Biographical Sketch of James Harvey Garrison


Text from Historical Documents Advocating Christian Union , 1904. Pages 335–339. Transcribed by Bobby Valentine

James Harvey Garrison

V ICTOR HUGO in his William Shakespeare tells us that in the realm of high art there is no greatest poet. Homer, Virgil, Dante, Shakespeare are each supreme. Dante is different but just as great as Homer. So, Isaac Errett and J. H. Garrison, as editors of the Christian Standard and The Christian Evangelist, the one now wearing a crown of glory and the other still fighting valiantly the good fight of faith, have each been of first importance to the Restoration of Primitive Christianity—its doctrine, its ordinances, and its fruits. Mr. Errett was, and Mr. Garrison is the greatest protagonist of Christian liberty under the supreme authority of the Lord Jesus Christ in the line of noble men who have plead for Christian Union upon the New Testament basis. Both of them labored unceasingly with pen and voice for Christian Missions, and Mr. Garrison has been the especial champion of a larger recognition among the Disciples of Christ of the power personality of the Holy Spirit in the development of Christian char [336] acter and the progress of Christian Missions, He is a man of like passions with the rest of us who have our limitations, and being still one of us, we cannot fully appreciate all he has been to the Restoration of the Christianity of Christ as the method of restoring the unity of the body of Christ.

However, we need not wait until Mr. Garrison joins Barton W. Stone, Thomas Campbell, Alexander Campbell and Isaac Errett on the other shore to recognize the fact that if the responsibility of leadership in the balance of loyalty to the Word of God and liberty in the Son of God fell upon Mr. Errett when Mr. Campbell died, in 1866, the same responsibility fell upon Mr. Garrison, when Mr. Errett died, in 1888. The present generation of growing and aggressive Disciples of Christ owe more to Mr. Garrison than to any other living man for the liberty we enjoy in Christ Jesus. The champion of Christian missions, Christian liberty and Christian progress, he has ever recognized the supreme authority of our divine Lord and the New Testament alone as our guide in matters of doctrine and discipline.

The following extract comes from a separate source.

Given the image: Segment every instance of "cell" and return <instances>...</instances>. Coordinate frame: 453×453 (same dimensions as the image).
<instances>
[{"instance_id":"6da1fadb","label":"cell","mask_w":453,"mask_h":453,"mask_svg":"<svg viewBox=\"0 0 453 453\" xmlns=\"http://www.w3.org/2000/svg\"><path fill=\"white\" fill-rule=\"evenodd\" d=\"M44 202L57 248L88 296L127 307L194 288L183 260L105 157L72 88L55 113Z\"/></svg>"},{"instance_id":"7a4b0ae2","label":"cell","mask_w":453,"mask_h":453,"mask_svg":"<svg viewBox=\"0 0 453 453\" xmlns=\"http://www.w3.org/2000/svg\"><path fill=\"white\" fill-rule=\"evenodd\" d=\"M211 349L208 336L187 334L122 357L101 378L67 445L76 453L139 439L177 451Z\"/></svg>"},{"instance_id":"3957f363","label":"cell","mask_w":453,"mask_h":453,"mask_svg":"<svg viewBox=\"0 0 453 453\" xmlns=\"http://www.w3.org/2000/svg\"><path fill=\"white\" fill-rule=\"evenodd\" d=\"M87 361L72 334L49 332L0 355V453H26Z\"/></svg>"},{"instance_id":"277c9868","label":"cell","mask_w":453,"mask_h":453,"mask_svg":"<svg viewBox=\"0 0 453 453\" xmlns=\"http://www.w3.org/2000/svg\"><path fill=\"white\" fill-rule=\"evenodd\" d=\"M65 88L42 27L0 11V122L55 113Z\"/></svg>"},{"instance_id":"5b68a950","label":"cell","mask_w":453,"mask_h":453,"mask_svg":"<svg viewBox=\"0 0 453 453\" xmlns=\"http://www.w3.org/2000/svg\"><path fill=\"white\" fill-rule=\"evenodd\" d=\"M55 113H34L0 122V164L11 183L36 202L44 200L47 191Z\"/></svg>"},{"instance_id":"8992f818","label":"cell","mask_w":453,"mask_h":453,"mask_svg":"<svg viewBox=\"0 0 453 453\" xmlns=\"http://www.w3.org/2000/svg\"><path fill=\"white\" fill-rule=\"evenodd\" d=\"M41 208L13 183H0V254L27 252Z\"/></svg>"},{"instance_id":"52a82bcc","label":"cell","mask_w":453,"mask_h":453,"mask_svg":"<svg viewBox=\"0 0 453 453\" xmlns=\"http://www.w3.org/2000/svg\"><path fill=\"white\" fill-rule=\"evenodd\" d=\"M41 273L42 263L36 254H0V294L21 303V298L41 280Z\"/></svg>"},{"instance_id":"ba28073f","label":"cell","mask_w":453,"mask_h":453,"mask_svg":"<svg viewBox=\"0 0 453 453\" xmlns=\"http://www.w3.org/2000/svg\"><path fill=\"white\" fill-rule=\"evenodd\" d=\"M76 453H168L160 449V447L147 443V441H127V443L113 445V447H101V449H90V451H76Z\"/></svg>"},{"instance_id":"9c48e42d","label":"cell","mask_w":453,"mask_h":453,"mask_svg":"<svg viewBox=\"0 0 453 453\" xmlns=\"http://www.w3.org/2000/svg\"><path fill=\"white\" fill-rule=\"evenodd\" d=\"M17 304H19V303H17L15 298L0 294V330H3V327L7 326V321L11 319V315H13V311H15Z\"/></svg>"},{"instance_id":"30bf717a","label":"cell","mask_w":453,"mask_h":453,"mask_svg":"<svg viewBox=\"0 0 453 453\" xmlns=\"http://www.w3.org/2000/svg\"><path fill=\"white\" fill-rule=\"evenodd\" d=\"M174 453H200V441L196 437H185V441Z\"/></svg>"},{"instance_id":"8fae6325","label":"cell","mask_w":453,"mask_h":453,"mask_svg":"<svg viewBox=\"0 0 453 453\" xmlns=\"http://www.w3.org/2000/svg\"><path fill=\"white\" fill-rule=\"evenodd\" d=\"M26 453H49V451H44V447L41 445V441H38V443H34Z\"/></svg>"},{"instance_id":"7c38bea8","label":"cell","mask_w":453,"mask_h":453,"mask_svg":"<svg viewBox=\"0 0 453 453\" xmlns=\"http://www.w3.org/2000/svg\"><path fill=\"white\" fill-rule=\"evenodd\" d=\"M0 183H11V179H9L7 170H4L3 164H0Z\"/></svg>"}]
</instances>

James Harvey Garrison was born in Mis - [337] souri on the second day of February in 1842. At the age of fifteen he made a public profession of religion and united with the Baptist church After studying under C. P. Hall, a Yankee school-teacher, young Garrison taught a district school himself at the age of sixteen. At the beginning of the Civil War he was attending a high school at Ozark, his birthplace. He identified himself with a company of Home Guards at Springfield, Missouri, and after the battle of Wilson's Creek he enlisted in the Twenty-fourth Missouri Infantry Volunteers, and was severely wounded at the battle of Pea Ridge, in March, 1862. Upon his recovery he raised a company of cavalry volunteers and continued his services until the close of the war, participating in several battles, acting as Assistant Inspector General and receiving the rank of Major for meritorious service.

When mustered out of the army in 1865, he entered Abingdon College in Illinois and graduated in 1868 as Bachelor of Arts. The week following his graduation he married Miss Judith E. Garrett, of Camp Point, Illinois, who graduated in the same class with him, and has been to him all that a faithful and affectionate [338] wife could be to her husband. In 1868 Mr. Garrison and J. C. Reynolds jointly published and edited the Gospel Echo, which was the forerunner of the Christian Evangelist, which, with the Christian Standard, under the leadership of Isaac Errett, became, the two mighty advocates for Christian Missions Christian Liberty and Christian Progress J. H. Garrison's influence in his preaching and writing has been and spiritual rather than polemical and controversial. He is the author of several books; the most widely read, however, is the one which is the truest expression of his own personality, “Alone with God.” As his biographer in the “Churches of Christ” has aptly said: “All of his work, either as editor or author, is in the very highest and best sense purely Christian and always reflects the spirit and teaching of the Word of God.” Indeed, he is the best representative of open-minded conservatism in Scriptural teaching and aggressiveness in the practical work of Christian Evangelism, in the religious body of which since the death of Isaac Errett, he has been the acknowledged leader. Pleading for a larger place for the Holy Spirit's power in the life of the Christian, warning his brethren against [339] narrowness and the spirit of sectism, welcoming new light on old faiths, firm and free, J. H. Garrison is the leading living representative of the Disciples of Christ. His statement, the World's Need of Our Plea, is a fitting document with which to close this volume of Historical Documents, which give the literary succession of the principles of the Restoration Movement of the Nineteenth Century.